Dad responded quietly. “Mark was killed in Vietnam,” he said. “The funeral is tomorrow, and his parents would like it if you could attend.” To this day, I can still point to the exact spot on I-494 where Dad told me about Mark.
I had never seen a serviceman in a military coffin before. Mark looked so handsome, so mature. All I could think at that moment was, Mark, I would give all the masking tape in the world if only you would talk to me. The church was packed with Mark’s friends. Chuck’s sister sang “The Battle Hymn of the Republic.” Why did it have to rain on the day of the funeral? It was difficult enough at the graveside. The pastor said the usual prayers, and the bugler played taps. One by one those who loved Mark took a last walk by the coffin and sprinkled it with holy water.
I was the last one to bless the coffin. As I stood there, one of the soldiers who had acted as pallbearer came up to me. “Were you Mark’s math teacher?” he asked. I nodded as I continued to stare at the coffin. “Mark talked about you a lot,” he said.
After the funeral, most of Mark’s former classmates headed to Chuck’s farmhouse for lunch. Mark’s mother and father were there, obviously waiting for me. “We want to show you something,” his father said, taking a wallet out of his pocket. “They found this on Mark when he was killed. We thought you might recognize it.”

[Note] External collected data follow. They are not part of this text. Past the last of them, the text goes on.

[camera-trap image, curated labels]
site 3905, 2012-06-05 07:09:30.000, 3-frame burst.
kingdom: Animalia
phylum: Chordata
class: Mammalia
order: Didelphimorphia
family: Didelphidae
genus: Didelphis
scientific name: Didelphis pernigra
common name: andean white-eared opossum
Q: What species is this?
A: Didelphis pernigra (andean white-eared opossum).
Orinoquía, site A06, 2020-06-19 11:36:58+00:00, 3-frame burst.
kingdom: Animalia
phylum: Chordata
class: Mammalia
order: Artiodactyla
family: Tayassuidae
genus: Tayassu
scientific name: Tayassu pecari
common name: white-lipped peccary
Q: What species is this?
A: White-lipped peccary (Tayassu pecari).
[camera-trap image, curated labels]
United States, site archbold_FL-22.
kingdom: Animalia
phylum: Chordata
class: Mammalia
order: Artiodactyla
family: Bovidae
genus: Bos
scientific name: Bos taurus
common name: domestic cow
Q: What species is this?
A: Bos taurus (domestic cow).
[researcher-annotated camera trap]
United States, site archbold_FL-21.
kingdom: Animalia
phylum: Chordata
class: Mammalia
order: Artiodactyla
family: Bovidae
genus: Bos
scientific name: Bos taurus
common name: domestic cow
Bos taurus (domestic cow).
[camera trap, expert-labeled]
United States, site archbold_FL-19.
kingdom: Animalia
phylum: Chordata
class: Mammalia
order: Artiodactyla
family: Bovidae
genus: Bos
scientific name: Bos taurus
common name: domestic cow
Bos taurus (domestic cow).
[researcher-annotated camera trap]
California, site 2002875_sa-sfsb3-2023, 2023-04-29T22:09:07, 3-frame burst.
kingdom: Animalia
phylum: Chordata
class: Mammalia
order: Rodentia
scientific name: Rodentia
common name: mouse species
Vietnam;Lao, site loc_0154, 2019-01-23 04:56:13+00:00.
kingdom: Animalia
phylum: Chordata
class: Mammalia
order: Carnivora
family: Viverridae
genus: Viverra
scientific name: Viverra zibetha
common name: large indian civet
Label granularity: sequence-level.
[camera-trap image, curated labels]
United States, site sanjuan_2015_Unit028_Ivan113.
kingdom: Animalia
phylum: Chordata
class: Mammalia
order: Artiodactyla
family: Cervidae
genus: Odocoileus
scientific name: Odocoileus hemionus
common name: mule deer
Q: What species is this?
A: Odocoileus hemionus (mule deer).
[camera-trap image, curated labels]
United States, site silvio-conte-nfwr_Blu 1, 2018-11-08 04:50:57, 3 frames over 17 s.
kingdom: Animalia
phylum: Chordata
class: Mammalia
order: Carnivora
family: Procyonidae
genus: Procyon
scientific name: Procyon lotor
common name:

Opening the billfold, he carefully removed two worn pieces of notebook paper that had obviously been taped, folded and refolded many times. I knew without looking that the papers were the ones on which I had listed all the good things each of Mark’s classmates had said about him. “Thank you so much for doing that,” Mark’s mother said. “As you can see, Mark treasured it.”
Mark’s classmates started to gather around us. Charlie smiled rather sheepishly and said, “I still have my list. It’s in the top drawer of my desk at home.” Chuck’s wife said, “Chuck asked me to put this in our wedding album.” “I have mine too,” Marilyn said. “It’s in my diary.” Then Vicki, another classmate, reached into her pocketbook, took out her wallet and showed her worn and frazzled list to the group. “I carry this with me at all times,” Vicki said, without batting an eyelash. “I think we all saved our lists.”
That’s when I finally sat down and cried. I cried for Mark and for all his friends who would never see him again.